*Exercise brief:* Verbatim copy without images: return all of the data as it stands.

Input Block Start

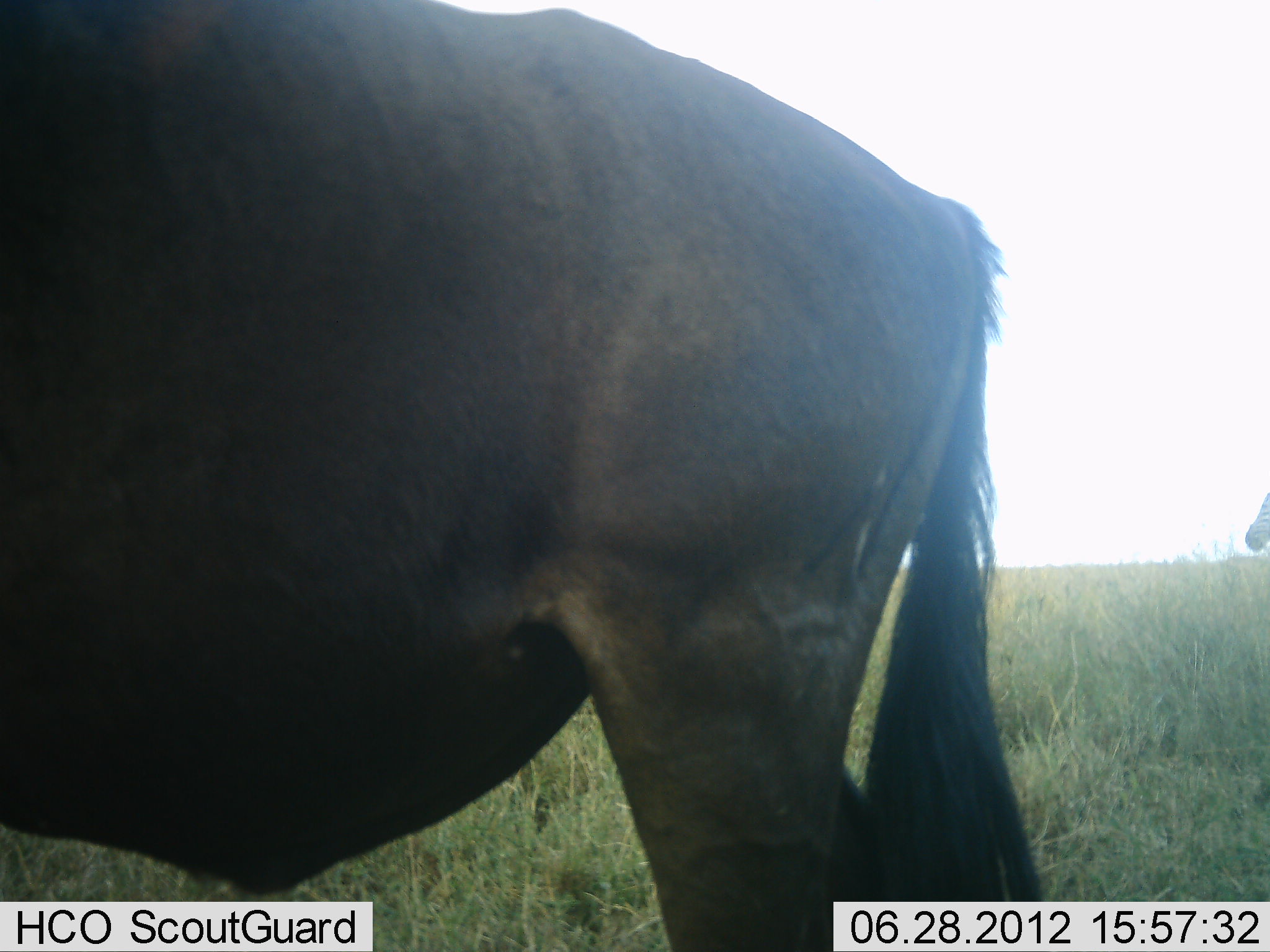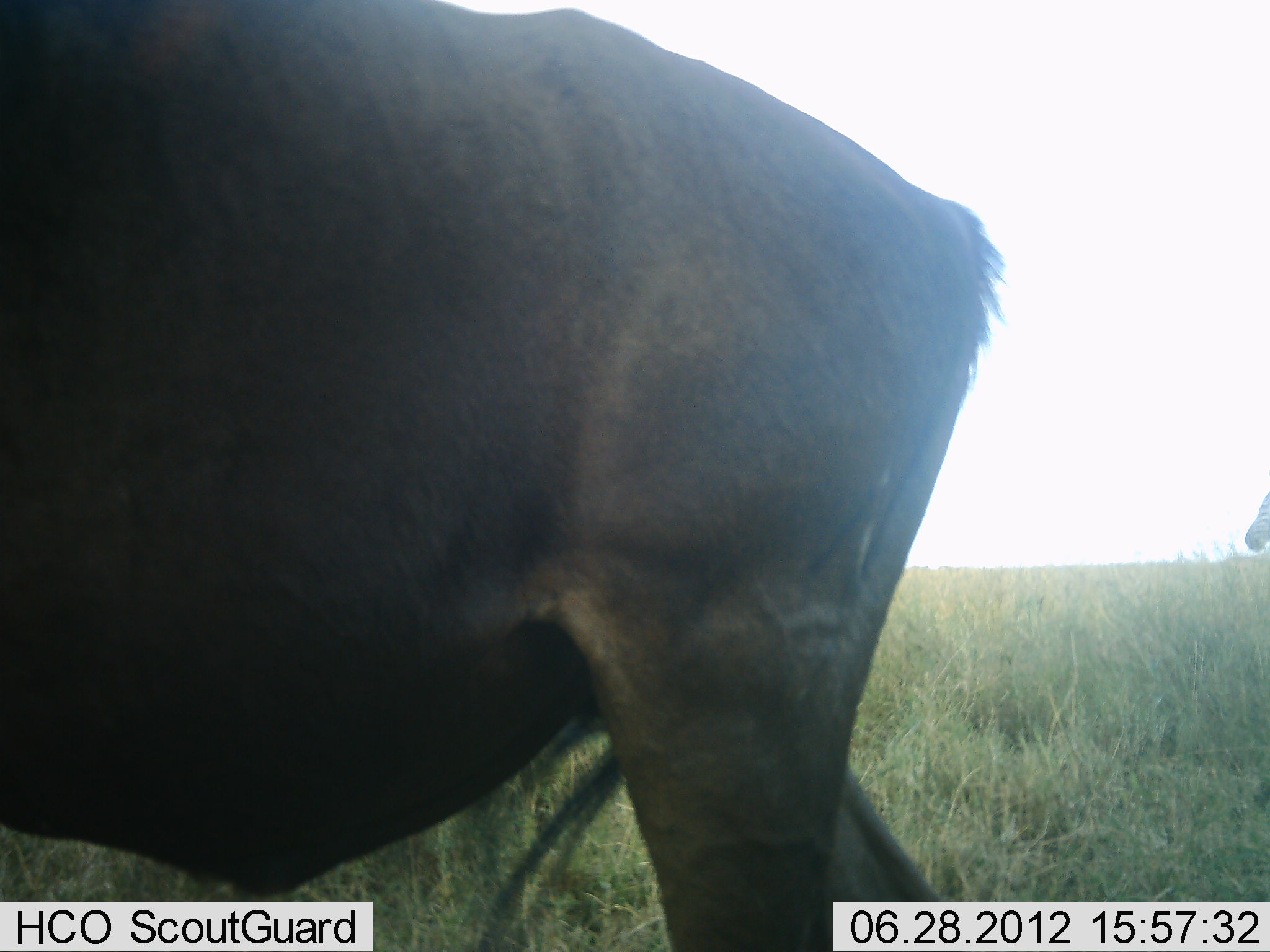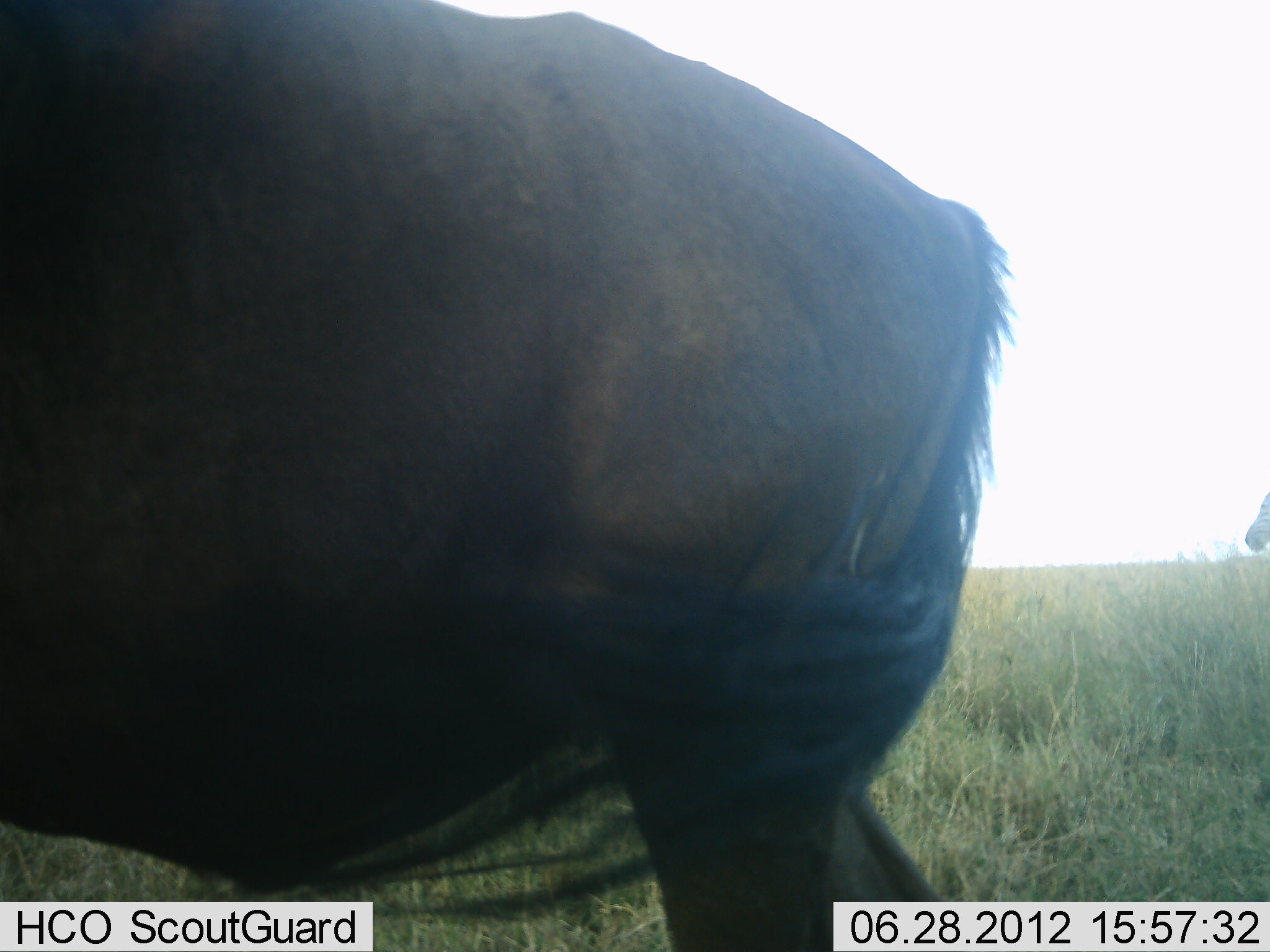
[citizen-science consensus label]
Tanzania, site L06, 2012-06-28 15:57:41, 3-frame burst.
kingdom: Animalia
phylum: Chordata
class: Mammalia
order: Artiodactyla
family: Bovidae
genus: Connochaetes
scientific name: Connochaetes taurinus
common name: blue wildebeest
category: wildebeest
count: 1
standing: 100%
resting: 0%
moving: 0%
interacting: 0%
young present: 0%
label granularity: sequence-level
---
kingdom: Animalia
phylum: Chordata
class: Mammalia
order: Perissodactyla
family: Equidae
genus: Equus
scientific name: Equus quagga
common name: plains zebra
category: zebra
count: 1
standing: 100%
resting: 0%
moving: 0%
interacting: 0%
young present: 0%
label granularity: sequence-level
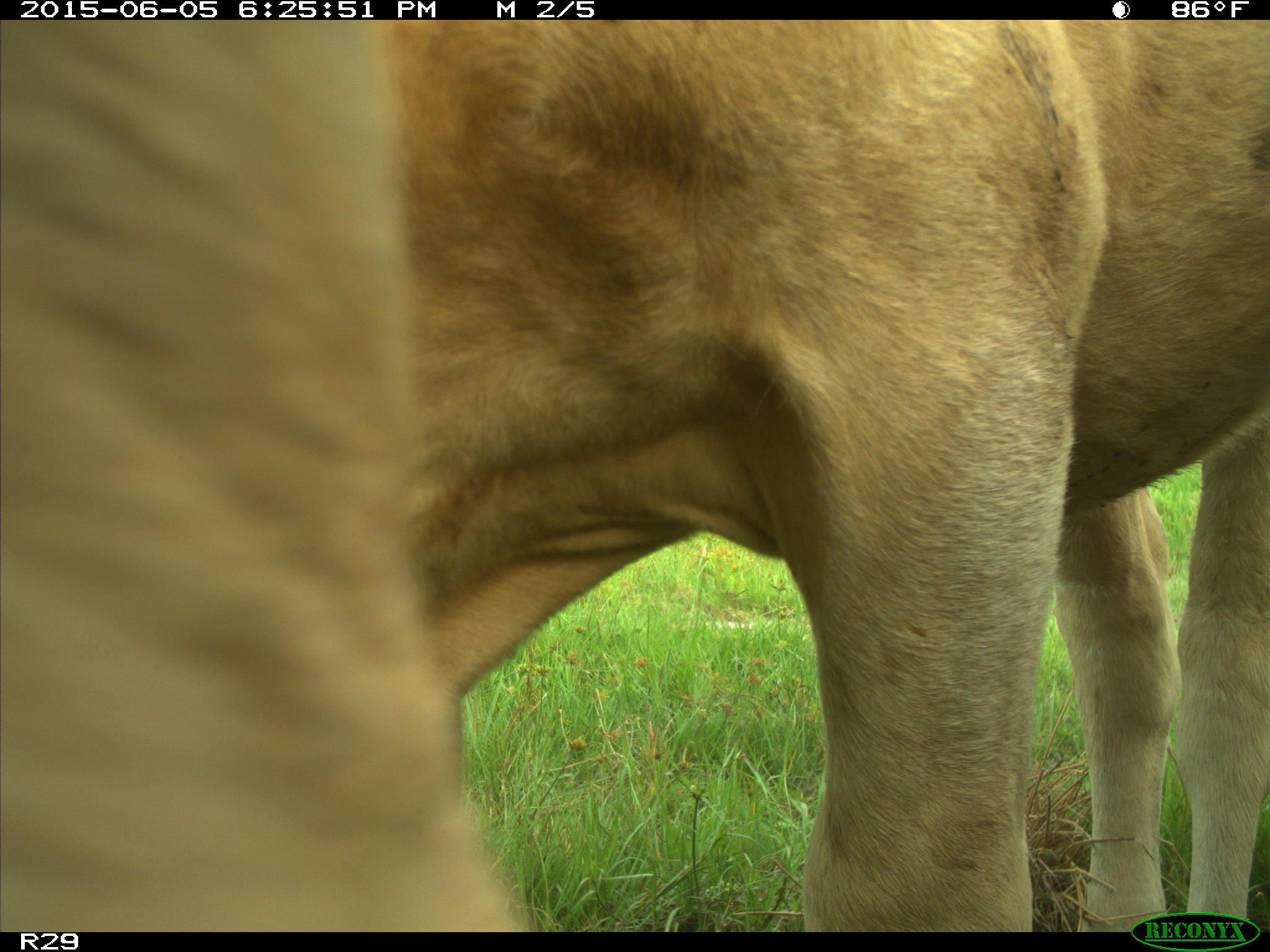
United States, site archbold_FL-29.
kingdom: Animalia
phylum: Chordata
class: Mammalia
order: Artiodactyla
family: Bovidae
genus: Bos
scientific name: Bos taurus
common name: domestic cow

Input Block End

*Written response:*
[citizen-science consensus label]
Tanzania, site L06, 2012-06-28 15:57:41, 3-frame burst.
kingdom: Animalia
phylum: Chordata
class: Mammalia
order: Artiodactyla
family: Bovidae
genus: Connochaetes
scientific name: Connochaetes taurinus
common name: blue wildebeest
category: wildebeest
count: 1
standing: 100%
resting: 0%
moving: 0%
interacting: 0%
young present: 0%
label granularity: sequence-level
---
kingdom: Animalia
phylum: Chordata
class: Mammalia
order: Perissodactyla
family: Equidae
genus: Equus
scientific name: Equus quagga
common name: plains zebra
category: zebra
count: 1
standing: 100%
resting: 0%
moving: 0%
interacting: 0%
young present: 0%
label granularity: sequence-level
United States, site archbold_FL-29.
kingdom: Animalia
phylum: Chordata
class: Mammalia
order: Artiodactyla
family: Bovidae
genus: Bos
scientific name: Bos taurus
common name: domestic cow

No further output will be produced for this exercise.